PF aponta servidora como operadora de esquema de emendas ligado a Valdemar Costa Neto

A Polícia Federal revelou que a servidora da Câmara dos Deputados, Mariângela Fialek, conhecida como “Tuca”, desempenhava papel central em um esquema de manipulação de emendas parlamentares atribuído ao presidente do Partido Liberal (PL), Valdemar Costa Neto. Segundo relatório encaminhado ao Supremo Tribunal Federal (STF), Tuca organizava o fluxo das indicações e alterava documentos oficiais para ocultar a participação do ex-deputado, que não possui mandato e, portanto, não poderia indicar recursos do orçamento.

As investigações apontam que mensagens extraídas do celular da servidora revelaram um “arranjo decisório paralelo” para a destinação de verbas públicas. Planilhas apreendidas continham registros identificados como “do Valdemar” ou “VCN”, reforçando a ligação direta entre os recursos e o dirigente do PL. Em uma das conversas analisadas, interlocutores ligados a Valdemar solicitaram que cerca de R$ 24 milhões fossem destinados ao setor de Turismo, pedido que foi operacionalizado por Tuca.
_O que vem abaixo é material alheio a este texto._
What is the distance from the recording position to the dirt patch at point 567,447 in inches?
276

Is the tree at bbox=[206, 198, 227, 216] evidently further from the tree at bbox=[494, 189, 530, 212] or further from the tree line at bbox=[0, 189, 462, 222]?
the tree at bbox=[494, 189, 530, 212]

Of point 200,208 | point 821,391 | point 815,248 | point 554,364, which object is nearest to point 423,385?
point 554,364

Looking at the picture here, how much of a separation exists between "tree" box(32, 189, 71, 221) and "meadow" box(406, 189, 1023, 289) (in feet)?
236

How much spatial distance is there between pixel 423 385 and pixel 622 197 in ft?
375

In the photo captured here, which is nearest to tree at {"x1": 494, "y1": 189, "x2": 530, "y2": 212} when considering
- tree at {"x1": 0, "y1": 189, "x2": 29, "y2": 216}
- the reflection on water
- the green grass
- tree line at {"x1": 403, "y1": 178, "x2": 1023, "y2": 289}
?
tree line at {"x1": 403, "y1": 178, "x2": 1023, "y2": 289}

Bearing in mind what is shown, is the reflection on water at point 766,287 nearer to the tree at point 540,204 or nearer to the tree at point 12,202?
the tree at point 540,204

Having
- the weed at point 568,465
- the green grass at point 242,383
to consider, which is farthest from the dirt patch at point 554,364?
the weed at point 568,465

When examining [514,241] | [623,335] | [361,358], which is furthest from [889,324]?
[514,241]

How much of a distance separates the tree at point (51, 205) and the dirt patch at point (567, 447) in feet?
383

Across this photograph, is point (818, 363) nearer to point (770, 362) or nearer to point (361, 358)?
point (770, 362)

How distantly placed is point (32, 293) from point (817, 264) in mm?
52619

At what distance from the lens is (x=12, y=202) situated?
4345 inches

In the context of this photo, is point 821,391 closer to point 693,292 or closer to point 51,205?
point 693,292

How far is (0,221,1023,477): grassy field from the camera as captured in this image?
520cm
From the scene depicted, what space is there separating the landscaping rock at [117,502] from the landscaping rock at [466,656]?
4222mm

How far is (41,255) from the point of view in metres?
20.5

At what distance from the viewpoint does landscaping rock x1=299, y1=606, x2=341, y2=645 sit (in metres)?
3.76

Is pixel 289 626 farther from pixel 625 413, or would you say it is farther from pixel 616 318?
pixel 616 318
A atuação da servidora não se restringia apenas ao gabinete. Ela também foi alvo da Operação Transparência, deflagrada em dezembro do ano passado, que investigava irregularidades na distribuição de emendas parlamentares. O ministro do STF, Flávio Dino, determinou o bloqueio de R$ 119,2 milhões e a suspensão do pagamento das emendas sob suspeita, destacando que havia múltiplos indícios de que Tuca e outros servidores atuavam como executores das determinações de Valdemar Costa Neto.

Mariângela Fialek, que já havia trabalhado como assessora do deputado Arthur Lira (PP-AL), recebia remuneração de R$ 23,7 mil em cargo de natureza especial na Câmara. Ela e outros servidores são investigados pelos crimes de peculato-desvio e associação criminosa. A defesa de Valdemar nega qualquer irregularidade, afirmando que a indicação de emendas é atribuição dos líderes partidários.